なぜ?高さ5.4mの仏像が山中に…4年かけて木を彫り進め自宅に完成 のみを手に一から造り上げた75歳農家の思い
長野県長野市信州新町越道(こえどう)の農業西沢治夫さん(75)が自宅敷地で制作してきた薬師如来像が完成し、27日、開眼式があった。2020年1月に制作を始めてから4年余。高さ約5・4メートル、幅約4メートルの像が完成した。 【写真】こだわったという仏像の顔
薬師如来は、病気を治したり疫病を鎮めたりする仏とされる。新型コロナウイルスの収束や災害が起きないことへの祈りを込めて彫り続けた。
チェーンソーやのみで仏像のパーツを作り…
知人から譲り受けた地元産の木から、チェーンソーやのみで仏像のパーツを作り、組み合わせた。西沢さんの一番のこだわりは表情。大きいサイズになると顔のバランスを取るのが難しく、作業を止めて一歩下がり、確認しながら慎重に彫った。
「すごいね」と周囲の人たち
仏像背面には、太陽が昇降する様子と北アルプスの山々を描いた。「周りの人の『すごいね』という声が、彫り進める原動力だった」と振り返る。
仏像作りは独学 今回が「集大成」
西沢さんは若い頃から登山や風景画を描くことが趣味だった。知人が仏像を作っている姿を見て、自分もやってみようと独学で仏像作りを始めた。

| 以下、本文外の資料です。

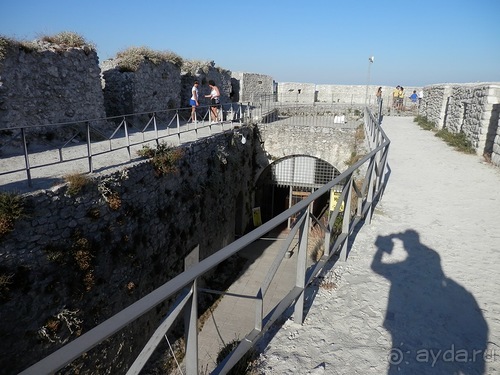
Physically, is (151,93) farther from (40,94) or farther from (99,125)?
(40,94)

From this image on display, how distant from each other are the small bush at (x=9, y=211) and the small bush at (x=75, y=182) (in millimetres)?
823

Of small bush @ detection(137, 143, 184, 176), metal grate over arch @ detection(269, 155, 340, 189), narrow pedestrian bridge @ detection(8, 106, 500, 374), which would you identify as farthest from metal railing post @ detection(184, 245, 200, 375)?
metal grate over arch @ detection(269, 155, 340, 189)

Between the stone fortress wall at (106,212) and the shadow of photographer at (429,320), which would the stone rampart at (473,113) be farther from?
the shadow of photographer at (429,320)

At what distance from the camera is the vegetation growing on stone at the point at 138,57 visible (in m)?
11.9

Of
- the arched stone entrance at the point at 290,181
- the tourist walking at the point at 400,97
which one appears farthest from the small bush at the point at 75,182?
the tourist walking at the point at 400,97

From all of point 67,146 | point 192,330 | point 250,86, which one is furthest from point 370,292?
point 250,86

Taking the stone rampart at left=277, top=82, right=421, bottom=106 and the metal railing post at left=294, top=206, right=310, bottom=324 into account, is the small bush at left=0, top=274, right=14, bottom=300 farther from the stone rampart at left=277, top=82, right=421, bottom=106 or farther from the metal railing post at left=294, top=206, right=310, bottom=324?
the stone rampart at left=277, top=82, right=421, bottom=106

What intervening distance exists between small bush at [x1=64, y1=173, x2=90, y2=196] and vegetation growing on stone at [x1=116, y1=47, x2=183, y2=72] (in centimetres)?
731

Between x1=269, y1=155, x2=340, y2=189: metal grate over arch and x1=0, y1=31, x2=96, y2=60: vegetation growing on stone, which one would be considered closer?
x1=0, y1=31, x2=96, y2=60: vegetation growing on stone

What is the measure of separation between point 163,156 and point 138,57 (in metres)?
5.75

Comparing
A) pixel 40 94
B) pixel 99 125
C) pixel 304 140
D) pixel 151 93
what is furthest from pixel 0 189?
pixel 304 140

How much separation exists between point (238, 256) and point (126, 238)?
6305 mm

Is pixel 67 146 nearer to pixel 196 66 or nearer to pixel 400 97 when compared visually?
pixel 196 66

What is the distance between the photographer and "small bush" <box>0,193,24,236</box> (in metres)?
4.61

これまで作ってきた仏像は大小合わせて約100点。今回の薬師如来像が「集大成」だ。
山あいの県道沿いを走ると見えてくる 観光客の姿も
自宅は県道信濃信州新線沿いの山あいにある。開眼式には西沢さんの知人らと臥雲院(長野市中条)の住職を招き、法要を営んだ。友人の峯村欣弘(よしひろ)さん(79)=長野市篠ノ井=は「出来上がるのを楽しみにしていた」と仏像を見上げた。県道から仏像を見つけ、写真を撮る観光客の姿もある。西沢さんは「地域の支援のおかげで完成させることができた。ぜひ気軽に見に来て声をかけてほしい」と呼びかけている。